In light, September winds at Lake Wawasee, Indiana, Aaron Lynn was looking for clues. Texture on the water, flags on docks, anything, that might telegraph some wind pressure to propel his teal scow.
“I do stand a lot looking for wind,” said the engineer from Oshkosh, who drove his scow to victory in the 2017 Inland 20 Championship, his sixth championship win since 2006.
Lynn’s closest competitor, 2016 champion Ben Herdrich of Lake Wawasee, had nothing but praise for Lynn at the awards ceremony as he relinquished the winner’s trophy.
The win is a milepost for Lynn, who pivots to new crew in 2018 as his longtime trimmer, Keith Rosenbaum has taken a job in the southwest.
“I want to start sailing with my kids. Kate is 10 now so we will see if she is big enough to do it I have sailed with her on the boat a couple times. “ Lynn said. “Kate is sailing on an X-boat. Her and another girl raced all year last year. “
The windward-leeward course was not kind to those who failed to heed the signs. Wind apps would put the velocity at 5-8mph, but it was wildly variable on the lake surface. Velocity seemed to favor the east side, and dithered to the west. On top of that, the windward offset was surrounded by a condition Willie Crear described as a meteorologic black hole, reducing wind to 0-2 for a radius of 100 yards.
The curious micro-climate seemed to wait until the first few boats passed through, before descending like a curtain, stalling most everyone behind.
The results sheet showed Lynn with four bullets and one second. Herdrich recorded two bullets and three seconds. The two could be seen within a few hundred feet of each other almost every leg. A duel for third between Jack Boatman and Steve Catlin was settled in the final race, with Catlin preserving his spot by one point. Andy Gratton won fifth, in his re-cored 1970s Melges and aluminum spar, proving once again that old boats can be competitive.
The new up and comer maybe Emily Allen of Wawasee who consistently sailed fasted. Keep up the great work.
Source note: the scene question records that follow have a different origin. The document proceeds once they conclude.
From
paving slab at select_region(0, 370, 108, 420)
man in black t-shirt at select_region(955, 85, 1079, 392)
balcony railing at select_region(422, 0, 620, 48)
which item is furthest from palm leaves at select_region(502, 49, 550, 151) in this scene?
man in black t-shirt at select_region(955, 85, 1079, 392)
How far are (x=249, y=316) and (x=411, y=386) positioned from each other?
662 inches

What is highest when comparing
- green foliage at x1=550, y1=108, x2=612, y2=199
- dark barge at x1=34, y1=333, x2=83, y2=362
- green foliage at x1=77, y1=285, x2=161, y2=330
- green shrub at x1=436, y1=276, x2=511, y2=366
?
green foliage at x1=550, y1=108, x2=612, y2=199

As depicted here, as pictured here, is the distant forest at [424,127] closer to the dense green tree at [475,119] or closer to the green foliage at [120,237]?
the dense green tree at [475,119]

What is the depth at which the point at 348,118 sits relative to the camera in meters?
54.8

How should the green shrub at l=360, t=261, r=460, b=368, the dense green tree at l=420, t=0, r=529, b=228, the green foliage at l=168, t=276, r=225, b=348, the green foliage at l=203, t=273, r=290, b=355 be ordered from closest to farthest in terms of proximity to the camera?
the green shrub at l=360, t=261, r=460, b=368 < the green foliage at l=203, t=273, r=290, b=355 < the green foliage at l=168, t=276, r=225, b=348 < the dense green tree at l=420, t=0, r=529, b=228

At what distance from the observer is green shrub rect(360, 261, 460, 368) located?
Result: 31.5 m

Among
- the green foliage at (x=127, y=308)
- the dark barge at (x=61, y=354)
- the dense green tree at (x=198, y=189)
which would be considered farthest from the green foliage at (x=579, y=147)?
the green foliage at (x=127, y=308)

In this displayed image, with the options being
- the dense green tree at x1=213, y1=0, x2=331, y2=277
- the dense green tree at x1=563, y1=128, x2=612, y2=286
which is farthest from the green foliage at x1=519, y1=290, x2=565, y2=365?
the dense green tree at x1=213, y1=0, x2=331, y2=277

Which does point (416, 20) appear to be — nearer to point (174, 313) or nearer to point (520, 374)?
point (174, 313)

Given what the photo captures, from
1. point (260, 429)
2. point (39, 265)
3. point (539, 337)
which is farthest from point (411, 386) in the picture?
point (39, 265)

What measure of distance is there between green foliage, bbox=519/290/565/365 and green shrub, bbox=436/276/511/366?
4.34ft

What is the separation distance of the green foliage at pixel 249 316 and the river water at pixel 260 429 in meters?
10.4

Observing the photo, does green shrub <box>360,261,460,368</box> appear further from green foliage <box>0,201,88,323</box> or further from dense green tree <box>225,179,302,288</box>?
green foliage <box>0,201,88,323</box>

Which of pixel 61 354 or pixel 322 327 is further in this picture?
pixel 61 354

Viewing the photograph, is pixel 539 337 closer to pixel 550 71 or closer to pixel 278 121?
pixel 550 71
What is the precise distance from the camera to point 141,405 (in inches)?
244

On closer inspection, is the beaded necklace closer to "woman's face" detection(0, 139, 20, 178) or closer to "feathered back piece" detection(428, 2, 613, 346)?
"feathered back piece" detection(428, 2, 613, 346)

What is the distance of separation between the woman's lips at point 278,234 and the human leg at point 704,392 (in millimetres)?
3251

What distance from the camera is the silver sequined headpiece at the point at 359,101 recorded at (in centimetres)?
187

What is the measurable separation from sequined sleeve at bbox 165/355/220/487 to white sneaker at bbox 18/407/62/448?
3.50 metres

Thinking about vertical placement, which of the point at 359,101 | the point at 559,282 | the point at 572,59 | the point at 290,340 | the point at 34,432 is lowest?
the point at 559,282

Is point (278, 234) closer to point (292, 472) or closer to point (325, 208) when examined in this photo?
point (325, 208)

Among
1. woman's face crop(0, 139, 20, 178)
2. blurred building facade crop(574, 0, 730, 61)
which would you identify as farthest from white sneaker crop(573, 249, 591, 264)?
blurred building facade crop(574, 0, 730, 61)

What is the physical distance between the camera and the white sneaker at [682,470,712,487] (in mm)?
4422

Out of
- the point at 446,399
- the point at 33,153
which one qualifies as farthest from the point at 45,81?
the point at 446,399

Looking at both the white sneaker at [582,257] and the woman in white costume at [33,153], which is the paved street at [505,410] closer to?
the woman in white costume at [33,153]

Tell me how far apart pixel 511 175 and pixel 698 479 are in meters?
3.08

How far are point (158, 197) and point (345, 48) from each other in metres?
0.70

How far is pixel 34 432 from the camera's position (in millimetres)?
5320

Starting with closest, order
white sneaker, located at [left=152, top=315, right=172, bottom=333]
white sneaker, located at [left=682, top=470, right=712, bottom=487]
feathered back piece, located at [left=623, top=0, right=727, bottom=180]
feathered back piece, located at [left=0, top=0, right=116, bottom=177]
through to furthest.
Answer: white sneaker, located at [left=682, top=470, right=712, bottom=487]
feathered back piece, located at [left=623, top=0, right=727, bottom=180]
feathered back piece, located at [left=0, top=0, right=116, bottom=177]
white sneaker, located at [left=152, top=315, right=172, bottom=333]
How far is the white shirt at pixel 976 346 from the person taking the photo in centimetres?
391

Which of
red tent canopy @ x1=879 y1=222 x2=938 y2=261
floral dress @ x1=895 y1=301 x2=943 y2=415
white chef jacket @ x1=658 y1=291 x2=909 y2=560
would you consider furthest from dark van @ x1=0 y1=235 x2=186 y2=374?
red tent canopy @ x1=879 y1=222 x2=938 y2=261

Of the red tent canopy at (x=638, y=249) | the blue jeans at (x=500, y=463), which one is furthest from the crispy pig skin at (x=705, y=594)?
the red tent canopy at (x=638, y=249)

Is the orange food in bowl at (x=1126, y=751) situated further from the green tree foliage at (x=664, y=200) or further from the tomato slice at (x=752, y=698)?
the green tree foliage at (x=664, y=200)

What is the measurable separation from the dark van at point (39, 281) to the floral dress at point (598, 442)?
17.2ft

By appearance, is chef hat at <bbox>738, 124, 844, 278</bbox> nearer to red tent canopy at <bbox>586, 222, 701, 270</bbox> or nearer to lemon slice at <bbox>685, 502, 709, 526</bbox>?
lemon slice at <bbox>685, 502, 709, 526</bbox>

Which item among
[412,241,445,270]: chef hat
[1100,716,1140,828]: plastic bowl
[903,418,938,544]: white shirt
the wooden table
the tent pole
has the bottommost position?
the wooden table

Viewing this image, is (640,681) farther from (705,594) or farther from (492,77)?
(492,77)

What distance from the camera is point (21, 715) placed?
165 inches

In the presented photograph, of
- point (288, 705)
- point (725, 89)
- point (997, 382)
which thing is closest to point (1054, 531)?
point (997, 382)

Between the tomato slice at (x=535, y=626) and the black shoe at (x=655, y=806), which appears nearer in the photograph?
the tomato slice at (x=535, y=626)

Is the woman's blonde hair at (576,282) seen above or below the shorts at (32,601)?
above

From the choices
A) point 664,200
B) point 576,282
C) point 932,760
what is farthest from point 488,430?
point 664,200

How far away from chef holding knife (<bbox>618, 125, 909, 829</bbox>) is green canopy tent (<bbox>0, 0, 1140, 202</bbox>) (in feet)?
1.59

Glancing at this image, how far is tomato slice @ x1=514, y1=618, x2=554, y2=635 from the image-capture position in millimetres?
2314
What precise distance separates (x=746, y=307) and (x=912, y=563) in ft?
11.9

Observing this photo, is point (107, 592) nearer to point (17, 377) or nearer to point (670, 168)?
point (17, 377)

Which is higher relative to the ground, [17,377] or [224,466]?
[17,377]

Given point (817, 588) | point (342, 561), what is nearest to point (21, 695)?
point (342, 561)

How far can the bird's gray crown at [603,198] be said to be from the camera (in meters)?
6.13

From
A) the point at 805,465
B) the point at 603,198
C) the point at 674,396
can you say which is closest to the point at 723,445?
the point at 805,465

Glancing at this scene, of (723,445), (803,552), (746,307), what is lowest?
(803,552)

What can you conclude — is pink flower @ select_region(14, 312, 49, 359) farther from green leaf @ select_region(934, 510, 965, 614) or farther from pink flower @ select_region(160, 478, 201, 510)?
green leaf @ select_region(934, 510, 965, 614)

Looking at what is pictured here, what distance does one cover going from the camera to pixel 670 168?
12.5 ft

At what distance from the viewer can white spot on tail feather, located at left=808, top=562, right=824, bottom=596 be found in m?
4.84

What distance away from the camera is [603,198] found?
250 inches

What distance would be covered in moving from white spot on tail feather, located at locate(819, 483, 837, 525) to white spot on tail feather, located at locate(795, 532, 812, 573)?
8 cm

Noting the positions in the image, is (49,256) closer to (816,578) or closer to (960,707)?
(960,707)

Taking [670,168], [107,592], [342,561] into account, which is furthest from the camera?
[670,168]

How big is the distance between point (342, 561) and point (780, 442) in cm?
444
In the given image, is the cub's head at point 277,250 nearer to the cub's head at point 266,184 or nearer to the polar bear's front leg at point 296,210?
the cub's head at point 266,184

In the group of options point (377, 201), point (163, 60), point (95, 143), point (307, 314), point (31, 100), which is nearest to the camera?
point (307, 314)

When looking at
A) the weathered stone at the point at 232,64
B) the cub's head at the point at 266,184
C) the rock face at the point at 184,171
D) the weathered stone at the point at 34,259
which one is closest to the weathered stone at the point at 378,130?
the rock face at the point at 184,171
“The biggest thing in light air is: keep your speed. The way you keep your speed is staying on the wind so the biggest thing to avoid is pinching upwind and stall out. If you do stall, it takes a long time to get going again.,” Lynn offered. “So, if in doubt, bear off a bit and under-sheet. And you want to keep that boat heeled when it is light. If you are heeled, you can kind of drift the light spots. “
Lynn also recommended some backstay to help with mast pre-bend, an important element for I20 mainsails often cut with the expectation that the belly of the spar will be moved forward with main sheet tension. In light wind, there isn’t enough sheet tension to bend the mast, so pre-bending with backstay is beneficial.
Lynn also offered some details on rigging: “No extra shroud tension or rake on my boat. I remember when I started reading some tuning guides and I came to the conclusion 28-4 is the number and I use that all the time. That was 2006 and I have not changed it since. If you rake back it will make it more controllable in heavy wind.
But the boat does not point as well if you rake it back. I took the adjustment off where you can change the rake. On my boat, my forestay is just fixed.”
Special thanks got to The Wawasee Yacht Club; The Herdrich Family (all of them) and Kenny Bolles, who made it happen.